The Tres Rios project

The Tres Rios wetlands, constructed by the City of Phoenix as an alternative to traditional wastewater treatment, are a living laboratory for students in the Wetland Ecosystem Ecology Lab. Led by CAP co-PI Dan Childers, this research team investigates how the constructed wetlands treat wastewater in an arid environment by understanding the function of wetland plants and soils, and nutrient and water budgets.

High school, undergraduate, and graduate students have been conducting field work at Tres Rios, as well as laboratory analyses, for four years. For the high school students, this is their first opportunity to do real hands-on research, but university students also relish the opportunity to engage in field work in a designed “working” ecosystem. Student research findings have been communicated in several research posters, presentations, and journal articles in review. The team also has regular “research charrettes” in City Hall to communicate their research results to the City of Phoenix. This partnership is helping to inform better management of the wetlands. 

Heat in the desert

Extreme heat is a critical public health concern in the Valley of the Sun and is expected to become more of a problem under climate change projections. CAP researchers David Hondula and Evan Kuras are leading an effort to develop new understandings of how urban heat affects people through the measurement of individually experienced temperatures (IETs). Recently, the two initiated a student team research effort to measure IETs in the Phoenix area, building on Kuras’ prior work in Boston. Students participated as part of a research-for-credit experience supervised by Hondula. 

During summer and fall 2015, the team of Kuras, Hondula, and eight undergraduate researchers recruited people in five Phoenix neighborhoods to measure and record their IETs.
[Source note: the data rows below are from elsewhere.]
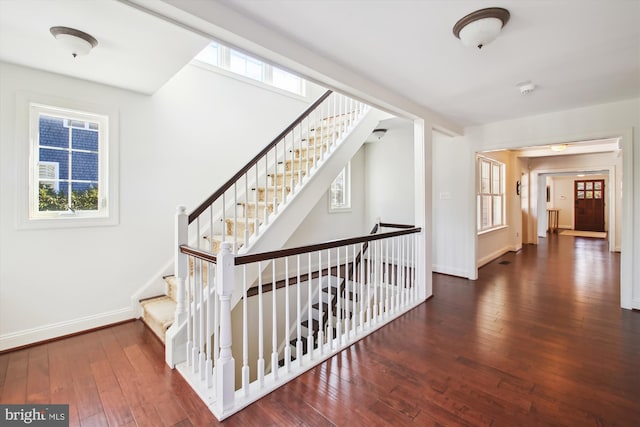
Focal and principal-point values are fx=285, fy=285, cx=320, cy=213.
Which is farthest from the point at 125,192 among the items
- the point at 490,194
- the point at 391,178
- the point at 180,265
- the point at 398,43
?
the point at 490,194

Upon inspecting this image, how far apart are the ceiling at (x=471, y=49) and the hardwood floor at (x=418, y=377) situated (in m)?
2.43

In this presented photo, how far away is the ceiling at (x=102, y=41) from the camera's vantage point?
5.92 feet

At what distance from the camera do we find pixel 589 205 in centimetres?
1120

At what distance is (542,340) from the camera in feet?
8.55

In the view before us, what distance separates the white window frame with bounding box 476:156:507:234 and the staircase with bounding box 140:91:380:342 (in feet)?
9.35

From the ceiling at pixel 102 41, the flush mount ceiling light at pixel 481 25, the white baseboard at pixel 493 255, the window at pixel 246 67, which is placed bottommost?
the white baseboard at pixel 493 255

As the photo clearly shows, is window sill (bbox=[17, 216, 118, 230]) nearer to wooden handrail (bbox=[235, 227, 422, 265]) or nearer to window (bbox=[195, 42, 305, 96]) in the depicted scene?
wooden handrail (bbox=[235, 227, 422, 265])

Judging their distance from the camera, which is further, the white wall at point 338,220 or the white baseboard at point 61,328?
the white wall at point 338,220

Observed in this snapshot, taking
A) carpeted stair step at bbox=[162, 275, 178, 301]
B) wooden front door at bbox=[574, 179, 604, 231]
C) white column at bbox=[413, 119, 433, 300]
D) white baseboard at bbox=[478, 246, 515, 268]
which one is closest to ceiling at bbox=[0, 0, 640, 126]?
white column at bbox=[413, 119, 433, 300]

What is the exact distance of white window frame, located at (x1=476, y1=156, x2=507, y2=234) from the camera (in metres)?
5.60

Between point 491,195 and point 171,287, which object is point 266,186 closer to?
point 171,287

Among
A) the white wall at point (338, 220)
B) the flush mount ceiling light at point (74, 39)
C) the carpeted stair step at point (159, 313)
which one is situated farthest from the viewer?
the white wall at point (338, 220)

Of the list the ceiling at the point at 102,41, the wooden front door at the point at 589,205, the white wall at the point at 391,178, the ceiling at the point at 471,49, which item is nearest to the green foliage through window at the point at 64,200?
the ceiling at the point at 102,41

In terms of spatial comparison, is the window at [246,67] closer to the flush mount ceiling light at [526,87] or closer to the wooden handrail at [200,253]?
the wooden handrail at [200,253]
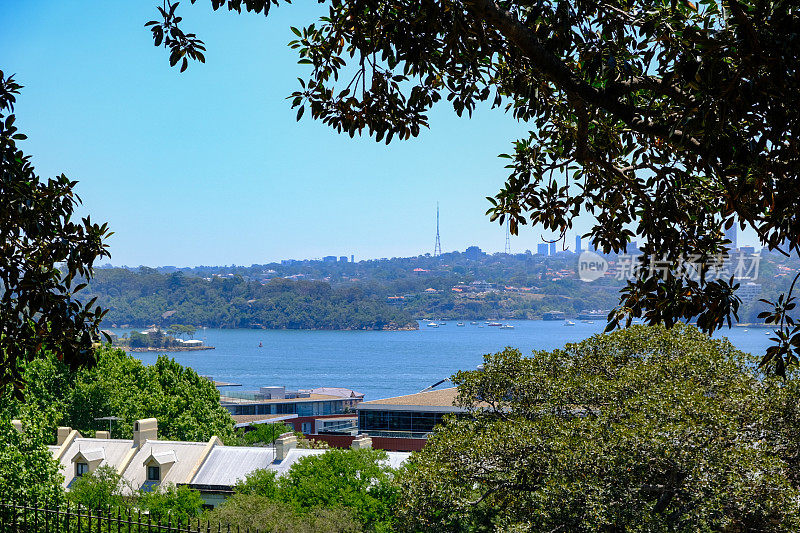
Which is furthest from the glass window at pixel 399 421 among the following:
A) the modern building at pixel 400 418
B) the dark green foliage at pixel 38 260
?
the dark green foliage at pixel 38 260

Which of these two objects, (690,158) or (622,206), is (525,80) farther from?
(690,158)

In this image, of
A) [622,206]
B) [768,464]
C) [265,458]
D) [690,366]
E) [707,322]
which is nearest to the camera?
[707,322]

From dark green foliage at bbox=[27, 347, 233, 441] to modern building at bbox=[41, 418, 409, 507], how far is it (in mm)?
4129

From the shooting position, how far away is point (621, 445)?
14.3 meters

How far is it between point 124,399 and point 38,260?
3767 centimetres

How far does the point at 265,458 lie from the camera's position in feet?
113

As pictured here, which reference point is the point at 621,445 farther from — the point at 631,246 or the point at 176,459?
the point at 631,246

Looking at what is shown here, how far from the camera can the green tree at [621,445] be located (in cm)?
1378

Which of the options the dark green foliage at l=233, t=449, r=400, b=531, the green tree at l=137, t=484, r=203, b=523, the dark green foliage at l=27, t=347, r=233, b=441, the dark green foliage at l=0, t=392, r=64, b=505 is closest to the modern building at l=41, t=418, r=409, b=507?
the dark green foliage at l=27, t=347, r=233, b=441

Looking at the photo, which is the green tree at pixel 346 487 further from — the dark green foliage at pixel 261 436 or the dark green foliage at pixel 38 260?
the dark green foliage at pixel 261 436

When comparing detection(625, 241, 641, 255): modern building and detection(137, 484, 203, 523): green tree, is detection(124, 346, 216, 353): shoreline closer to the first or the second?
detection(625, 241, 641, 255): modern building

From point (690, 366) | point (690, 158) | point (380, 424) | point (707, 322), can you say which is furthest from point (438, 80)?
point (380, 424)

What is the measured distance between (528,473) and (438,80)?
37.0ft

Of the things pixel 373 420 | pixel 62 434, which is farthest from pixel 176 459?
pixel 373 420
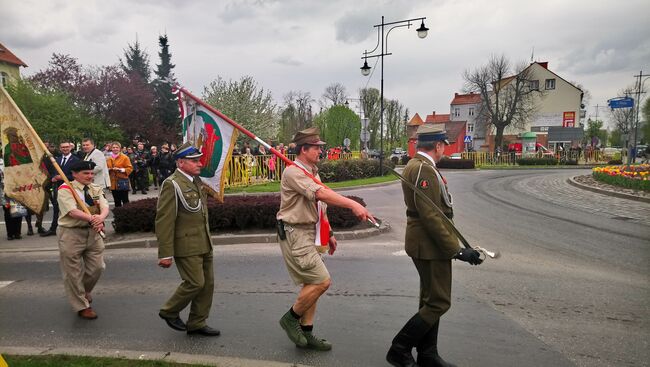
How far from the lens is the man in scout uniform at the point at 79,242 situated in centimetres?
458

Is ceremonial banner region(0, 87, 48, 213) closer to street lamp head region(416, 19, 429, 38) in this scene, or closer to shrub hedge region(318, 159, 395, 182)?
shrub hedge region(318, 159, 395, 182)

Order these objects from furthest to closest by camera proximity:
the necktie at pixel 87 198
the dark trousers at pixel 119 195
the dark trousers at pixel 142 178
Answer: the dark trousers at pixel 142 178 < the dark trousers at pixel 119 195 < the necktie at pixel 87 198

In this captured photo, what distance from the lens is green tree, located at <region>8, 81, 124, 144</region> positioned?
22594mm

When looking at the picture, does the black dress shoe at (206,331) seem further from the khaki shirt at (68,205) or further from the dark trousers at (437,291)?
the dark trousers at (437,291)

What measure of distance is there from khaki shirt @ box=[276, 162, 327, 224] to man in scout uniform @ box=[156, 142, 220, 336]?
917 mm

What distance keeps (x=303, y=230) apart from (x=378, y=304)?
6.23ft

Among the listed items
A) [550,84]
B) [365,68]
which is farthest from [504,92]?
[365,68]

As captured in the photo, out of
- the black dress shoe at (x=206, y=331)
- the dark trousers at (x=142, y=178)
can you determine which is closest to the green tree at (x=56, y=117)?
the dark trousers at (x=142, y=178)

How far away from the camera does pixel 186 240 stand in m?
3.91

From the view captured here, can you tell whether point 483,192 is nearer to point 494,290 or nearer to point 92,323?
point 494,290

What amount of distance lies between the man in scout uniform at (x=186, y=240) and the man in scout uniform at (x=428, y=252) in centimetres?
190

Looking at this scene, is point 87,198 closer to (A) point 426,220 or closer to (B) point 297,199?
(B) point 297,199

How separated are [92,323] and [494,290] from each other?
4.92 m

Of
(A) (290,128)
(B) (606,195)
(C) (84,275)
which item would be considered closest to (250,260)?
(C) (84,275)
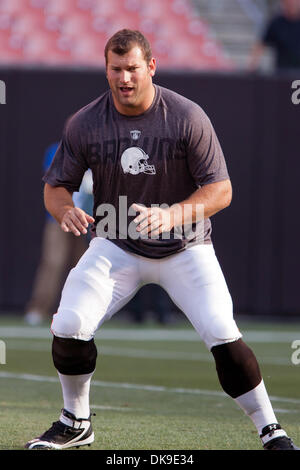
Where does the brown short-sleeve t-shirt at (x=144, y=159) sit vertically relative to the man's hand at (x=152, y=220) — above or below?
above

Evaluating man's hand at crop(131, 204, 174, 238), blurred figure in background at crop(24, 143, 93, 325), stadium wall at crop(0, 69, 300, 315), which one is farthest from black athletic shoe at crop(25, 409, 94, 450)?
stadium wall at crop(0, 69, 300, 315)

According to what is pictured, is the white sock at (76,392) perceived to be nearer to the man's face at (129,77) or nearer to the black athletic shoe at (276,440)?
the black athletic shoe at (276,440)

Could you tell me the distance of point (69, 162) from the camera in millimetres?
5555

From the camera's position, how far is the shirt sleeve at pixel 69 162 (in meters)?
5.52

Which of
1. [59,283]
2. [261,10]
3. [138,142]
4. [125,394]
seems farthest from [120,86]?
[261,10]

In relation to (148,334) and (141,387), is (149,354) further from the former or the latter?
(141,387)

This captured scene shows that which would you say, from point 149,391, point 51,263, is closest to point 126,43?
point 149,391

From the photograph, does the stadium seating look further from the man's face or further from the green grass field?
the man's face

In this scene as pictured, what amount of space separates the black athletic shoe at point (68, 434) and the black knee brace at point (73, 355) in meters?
0.28

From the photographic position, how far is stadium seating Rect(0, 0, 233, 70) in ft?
52.7

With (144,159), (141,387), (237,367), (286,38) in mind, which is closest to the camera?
(237,367)

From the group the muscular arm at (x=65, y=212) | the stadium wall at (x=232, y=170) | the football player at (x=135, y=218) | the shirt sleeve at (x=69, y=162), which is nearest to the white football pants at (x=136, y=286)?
the football player at (x=135, y=218)

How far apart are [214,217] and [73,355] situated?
27.6 ft

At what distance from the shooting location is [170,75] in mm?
13539
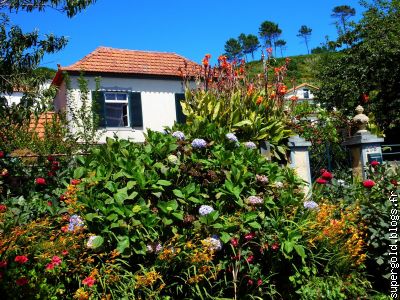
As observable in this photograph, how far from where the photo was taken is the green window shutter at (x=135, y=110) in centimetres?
1727

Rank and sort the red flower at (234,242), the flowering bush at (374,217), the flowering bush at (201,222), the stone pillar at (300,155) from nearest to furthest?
the flowering bush at (201,222) → the red flower at (234,242) → the flowering bush at (374,217) → the stone pillar at (300,155)

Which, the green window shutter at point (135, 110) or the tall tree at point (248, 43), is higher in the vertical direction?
the tall tree at point (248, 43)

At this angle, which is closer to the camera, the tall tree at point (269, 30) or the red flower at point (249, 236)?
the red flower at point (249, 236)

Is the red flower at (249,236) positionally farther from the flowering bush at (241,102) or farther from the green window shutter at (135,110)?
the green window shutter at (135,110)

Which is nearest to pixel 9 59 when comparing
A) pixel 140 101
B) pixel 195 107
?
pixel 195 107

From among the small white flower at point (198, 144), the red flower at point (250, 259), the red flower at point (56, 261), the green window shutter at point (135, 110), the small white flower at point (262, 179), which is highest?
the green window shutter at point (135, 110)

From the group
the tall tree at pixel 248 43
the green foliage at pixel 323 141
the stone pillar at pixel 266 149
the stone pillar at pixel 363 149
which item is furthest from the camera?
the tall tree at pixel 248 43

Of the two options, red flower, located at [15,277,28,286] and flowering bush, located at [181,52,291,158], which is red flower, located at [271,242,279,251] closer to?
red flower, located at [15,277,28,286]

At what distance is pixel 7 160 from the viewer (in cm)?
449

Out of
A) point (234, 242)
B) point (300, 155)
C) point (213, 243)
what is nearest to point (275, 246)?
point (234, 242)

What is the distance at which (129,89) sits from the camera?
695 inches

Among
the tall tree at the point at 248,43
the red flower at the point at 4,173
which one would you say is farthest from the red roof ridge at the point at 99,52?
the tall tree at the point at 248,43

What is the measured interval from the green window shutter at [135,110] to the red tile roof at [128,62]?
1074 mm

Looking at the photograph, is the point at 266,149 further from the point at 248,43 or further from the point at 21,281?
the point at 248,43
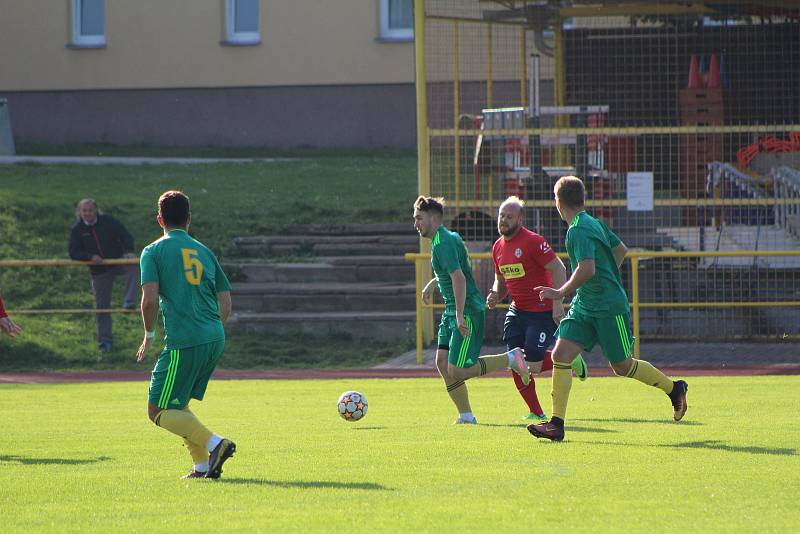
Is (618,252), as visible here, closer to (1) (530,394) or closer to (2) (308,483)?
(1) (530,394)

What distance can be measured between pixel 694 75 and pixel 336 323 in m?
6.43

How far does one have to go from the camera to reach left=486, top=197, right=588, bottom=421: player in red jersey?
10758 millimetres

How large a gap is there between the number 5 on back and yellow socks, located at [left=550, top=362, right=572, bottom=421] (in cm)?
264

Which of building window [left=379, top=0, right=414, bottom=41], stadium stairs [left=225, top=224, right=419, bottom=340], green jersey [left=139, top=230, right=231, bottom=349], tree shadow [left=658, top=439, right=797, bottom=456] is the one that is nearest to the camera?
green jersey [left=139, top=230, right=231, bottom=349]

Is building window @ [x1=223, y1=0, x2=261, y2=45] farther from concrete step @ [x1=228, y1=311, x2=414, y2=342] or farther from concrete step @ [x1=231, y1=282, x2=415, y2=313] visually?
concrete step @ [x1=228, y1=311, x2=414, y2=342]

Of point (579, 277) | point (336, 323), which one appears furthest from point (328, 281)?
point (579, 277)

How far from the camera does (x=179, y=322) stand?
7828 millimetres

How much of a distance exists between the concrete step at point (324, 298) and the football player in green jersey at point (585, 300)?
37.4ft

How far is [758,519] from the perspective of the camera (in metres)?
6.20

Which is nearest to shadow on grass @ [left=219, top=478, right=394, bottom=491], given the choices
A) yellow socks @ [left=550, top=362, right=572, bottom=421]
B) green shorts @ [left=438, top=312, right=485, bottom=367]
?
yellow socks @ [left=550, top=362, right=572, bottom=421]

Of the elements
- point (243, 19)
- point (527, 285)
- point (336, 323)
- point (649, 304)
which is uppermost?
point (243, 19)

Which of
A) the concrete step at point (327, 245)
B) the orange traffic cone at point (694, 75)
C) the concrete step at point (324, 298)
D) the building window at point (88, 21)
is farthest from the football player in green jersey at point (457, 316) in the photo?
the building window at point (88, 21)

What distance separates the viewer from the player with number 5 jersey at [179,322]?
778 cm

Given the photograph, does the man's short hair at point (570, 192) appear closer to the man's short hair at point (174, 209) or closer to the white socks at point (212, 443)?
the man's short hair at point (174, 209)
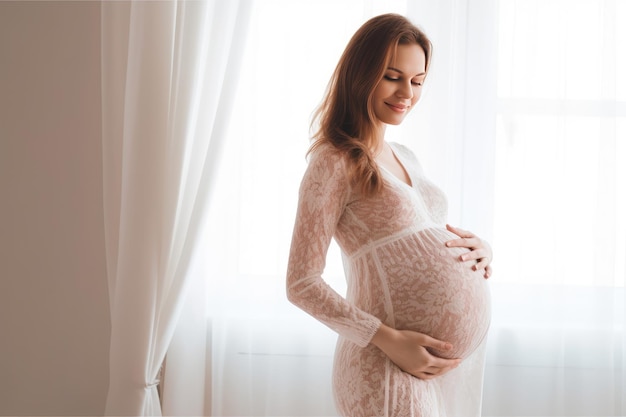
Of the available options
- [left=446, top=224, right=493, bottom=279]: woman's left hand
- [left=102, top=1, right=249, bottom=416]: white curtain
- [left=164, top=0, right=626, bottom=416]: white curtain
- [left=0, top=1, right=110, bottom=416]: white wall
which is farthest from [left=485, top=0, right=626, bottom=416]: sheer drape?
[left=0, top=1, right=110, bottom=416]: white wall

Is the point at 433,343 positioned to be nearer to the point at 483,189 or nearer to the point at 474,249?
the point at 474,249

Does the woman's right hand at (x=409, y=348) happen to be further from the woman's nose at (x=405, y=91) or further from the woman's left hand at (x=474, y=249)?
the woman's nose at (x=405, y=91)

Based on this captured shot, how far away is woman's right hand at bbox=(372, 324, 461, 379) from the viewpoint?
Result: 113 cm

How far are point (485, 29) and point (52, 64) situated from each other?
1446mm

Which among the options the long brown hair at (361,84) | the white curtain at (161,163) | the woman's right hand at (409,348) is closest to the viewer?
the woman's right hand at (409,348)

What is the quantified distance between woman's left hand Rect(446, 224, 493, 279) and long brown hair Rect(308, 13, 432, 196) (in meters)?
0.25

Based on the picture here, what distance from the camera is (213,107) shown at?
176 cm

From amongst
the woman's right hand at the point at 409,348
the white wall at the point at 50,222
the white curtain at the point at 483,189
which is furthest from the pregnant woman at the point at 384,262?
the white wall at the point at 50,222

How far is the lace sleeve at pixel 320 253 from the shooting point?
44.9 inches

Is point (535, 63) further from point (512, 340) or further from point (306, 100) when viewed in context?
point (512, 340)

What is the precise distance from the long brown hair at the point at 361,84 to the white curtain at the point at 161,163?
21.8 inches

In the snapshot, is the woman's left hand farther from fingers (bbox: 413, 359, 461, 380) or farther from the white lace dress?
fingers (bbox: 413, 359, 461, 380)

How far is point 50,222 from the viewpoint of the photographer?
2.00 metres

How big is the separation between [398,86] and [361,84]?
0.29ft
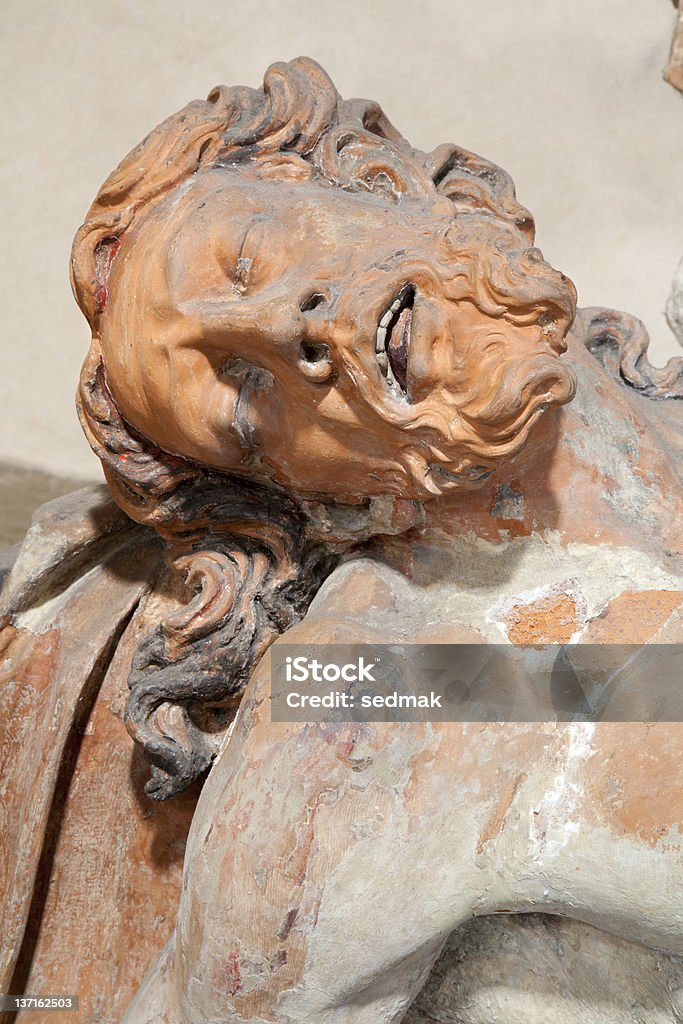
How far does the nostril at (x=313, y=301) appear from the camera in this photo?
54.3 inches

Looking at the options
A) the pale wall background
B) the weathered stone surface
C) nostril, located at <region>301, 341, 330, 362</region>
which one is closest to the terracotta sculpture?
nostril, located at <region>301, 341, 330, 362</region>

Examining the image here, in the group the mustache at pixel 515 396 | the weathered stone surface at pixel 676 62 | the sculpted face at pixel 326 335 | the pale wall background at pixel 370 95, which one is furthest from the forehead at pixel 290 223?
the weathered stone surface at pixel 676 62

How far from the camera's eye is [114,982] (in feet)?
6.03

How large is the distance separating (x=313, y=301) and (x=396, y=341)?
106mm

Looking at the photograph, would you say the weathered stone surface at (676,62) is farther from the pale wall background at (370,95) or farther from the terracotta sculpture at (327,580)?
the terracotta sculpture at (327,580)

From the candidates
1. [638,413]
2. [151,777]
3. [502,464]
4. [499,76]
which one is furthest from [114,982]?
[499,76]

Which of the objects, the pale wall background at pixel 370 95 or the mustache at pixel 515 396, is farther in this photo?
the pale wall background at pixel 370 95

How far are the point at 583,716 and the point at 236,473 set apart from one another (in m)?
0.55

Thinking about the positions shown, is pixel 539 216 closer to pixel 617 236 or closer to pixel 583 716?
pixel 617 236

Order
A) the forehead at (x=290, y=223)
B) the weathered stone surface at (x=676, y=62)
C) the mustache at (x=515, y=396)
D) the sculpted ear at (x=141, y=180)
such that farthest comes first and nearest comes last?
the weathered stone surface at (x=676, y=62) < the sculpted ear at (x=141, y=180) < the forehead at (x=290, y=223) < the mustache at (x=515, y=396)

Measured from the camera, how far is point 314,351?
140 cm

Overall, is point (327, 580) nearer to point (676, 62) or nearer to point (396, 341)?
point (396, 341)

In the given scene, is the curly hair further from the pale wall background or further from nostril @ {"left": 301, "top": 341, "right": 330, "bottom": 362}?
the pale wall background

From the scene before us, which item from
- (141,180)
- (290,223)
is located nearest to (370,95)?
(141,180)
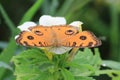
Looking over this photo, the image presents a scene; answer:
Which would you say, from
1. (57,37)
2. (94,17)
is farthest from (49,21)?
(94,17)

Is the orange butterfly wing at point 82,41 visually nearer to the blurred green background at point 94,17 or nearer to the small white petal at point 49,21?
the small white petal at point 49,21

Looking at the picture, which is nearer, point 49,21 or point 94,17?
point 49,21

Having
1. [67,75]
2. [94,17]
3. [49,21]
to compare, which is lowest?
[67,75]

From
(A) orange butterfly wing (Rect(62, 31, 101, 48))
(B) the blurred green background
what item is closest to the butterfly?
(A) orange butterfly wing (Rect(62, 31, 101, 48))

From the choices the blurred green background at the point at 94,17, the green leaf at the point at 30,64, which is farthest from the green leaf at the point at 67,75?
the blurred green background at the point at 94,17

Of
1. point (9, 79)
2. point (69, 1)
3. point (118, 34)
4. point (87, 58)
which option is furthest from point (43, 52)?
point (118, 34)

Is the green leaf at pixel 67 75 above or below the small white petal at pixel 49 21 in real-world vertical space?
below

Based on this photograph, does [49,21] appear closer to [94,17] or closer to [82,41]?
[82,41]

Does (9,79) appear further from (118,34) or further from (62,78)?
(118,34)
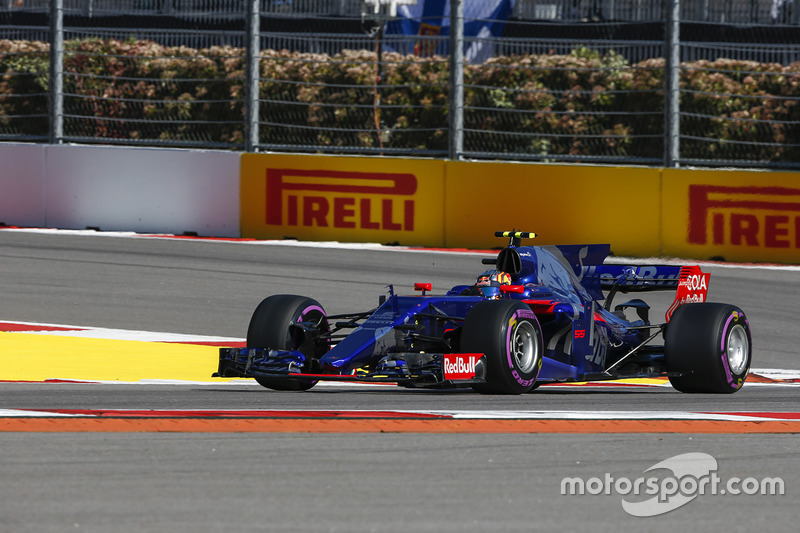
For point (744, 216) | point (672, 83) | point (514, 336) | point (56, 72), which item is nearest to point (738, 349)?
point (514, 336)

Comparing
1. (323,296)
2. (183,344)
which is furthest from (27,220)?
(183,344)

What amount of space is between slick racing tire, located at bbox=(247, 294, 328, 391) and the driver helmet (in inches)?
38.2

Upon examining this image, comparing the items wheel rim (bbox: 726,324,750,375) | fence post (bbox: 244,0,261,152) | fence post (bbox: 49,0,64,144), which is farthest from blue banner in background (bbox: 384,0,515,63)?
wheel rim (bbox: 726,324,750,375)

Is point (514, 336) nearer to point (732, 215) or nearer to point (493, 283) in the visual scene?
point (493, 283)

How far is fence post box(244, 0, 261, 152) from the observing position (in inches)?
709

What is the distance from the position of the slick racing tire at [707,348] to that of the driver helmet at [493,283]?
3.49 ft

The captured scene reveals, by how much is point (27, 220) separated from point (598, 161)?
6.88m

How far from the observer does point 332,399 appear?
29.4ft

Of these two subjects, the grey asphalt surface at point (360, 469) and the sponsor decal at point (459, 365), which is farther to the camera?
A: the sponsor decal at point (459, 365)

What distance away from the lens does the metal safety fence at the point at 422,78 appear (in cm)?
1659

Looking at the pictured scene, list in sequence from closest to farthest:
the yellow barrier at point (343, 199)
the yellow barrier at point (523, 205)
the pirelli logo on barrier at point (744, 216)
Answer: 1. the pirelli logo on barrier at point (744, 216)
2. the yellow barrier at point (523, 205)
3. the yellow barrier at point (343, 199)

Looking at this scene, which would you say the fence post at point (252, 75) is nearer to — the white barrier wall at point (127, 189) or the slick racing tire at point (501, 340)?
the white barrier wall at point (127, 189)

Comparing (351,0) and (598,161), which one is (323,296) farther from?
(351,0)

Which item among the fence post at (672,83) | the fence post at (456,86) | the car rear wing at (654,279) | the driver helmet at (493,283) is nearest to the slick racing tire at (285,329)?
the driver helmet at (493,283)
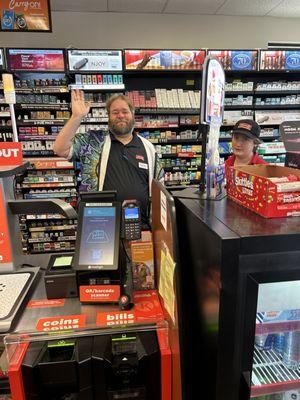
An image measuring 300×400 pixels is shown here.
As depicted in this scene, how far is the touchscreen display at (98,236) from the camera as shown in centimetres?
111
Students interviewed the participants and equipped them with Thermochron iButtons to measure IETs at five minute intervals over the course of one week. After analyzing their data and preparing research papers, the student teams reported their preliminary results during the CAP LTER All Scientists Meeting in January 2015. A few of the students have built on this research as part of their honors theses and capstone projects. An evaluation of the students’ experience found that students enhanced their research skills considerably and gained an appreciation for the time and work needed to be a research scientist. Continued efforts in partnership with Arizona State University’s Center for Policy Informatics are exploring how individual level data regarding heat exposure can be communicated to citizens and policymakers to reduce health dangers associated with hot weather.